Durante más de tres siglos, los hombres se enfrentaron a capa y espada en las calles para preservar su honra. Nuestro país tenía mucho que aportar a tal respecto

Foto: Duelo medieval. Ilustración: iStock.
Duelo medieval. Ilustración: iStock.

En el siglo XVI y más tarde, en el XVII, los duelos en España se convirtieron en una auténtica plaga, habida cuenta que como detonante actuaban los más variopintos argumentos, que sin diques de contención legales (más allá de que los alguaciles te rebanaban el cuello sin contemplaciones si te pillaban in fraganti) proliferaban en abundancia. La sangre caliente –síndrome nacional muy extendido– y nuestro peculiar temperamento de rompe y rasga, hacían el resto.

Estos enfrentamientos podían ser muy vehementes y escandalosos, pero se regían por códigos de honor que en la mayoría de los casos eran respetados rigurosamente. Si el agravio en cuestión había cruzado todas las líneas rojas (esposo despechado por cornamenta tipo Miura, ofensa a la parienta o mentar a la madre con algún adjetivo mayor) era a muerte, pero si la cosa era de carácter menor (cosas de beodillos) era a primera sangre y punto final. Normalmente se hacían a espaldas de la ley, pues ya un dictamen de Fernando el Católico pregonado en toda la España de la época los prohibía so pena de muerte ipso facto, destierro inapelable a las Américas o condena a hacer sentadillas en galeras por unos años.

Foto: 'La batalla de Glembloux' de Frans Hogenberg.

Era frecuente que cuando la oscuridad caía, en cualquier rincón o callejón poco ventilado se cruzara el hierro sin más preámbulos dirimiendo los duelos a estocada limpia. Hubo momentos –como en la época del desterrado Lope de Vega– en que algunas calles, con su nocturnidad, se hacían intransitables por lo feo de la situación y mala reputación por los temas de espada que acumulaban. Todos los días aparecía un fiambre.

------------------------------

> _TAREA_
Reproduzca sin cambios el pasaje del fragmento sobre los duelos en España que va desde "Durante más de" hasta "Foto: Duelo medieval. Ilustración: iStock.".

> _MATERIAL_

------------------------------

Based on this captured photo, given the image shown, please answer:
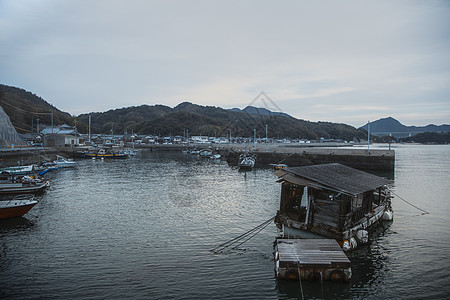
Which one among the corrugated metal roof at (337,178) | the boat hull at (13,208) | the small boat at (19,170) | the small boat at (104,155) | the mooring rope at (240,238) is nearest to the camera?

------------------------------

> _RESPUESTA COMPLETA_
Durante más de tres siglos, los hombres se enfrentaron a capa y espada en las calles para preservar su honra. Nuestro país tenía mucho que aportar a tal respecto

Foto: Duelo medieval. Ilustración: iStock.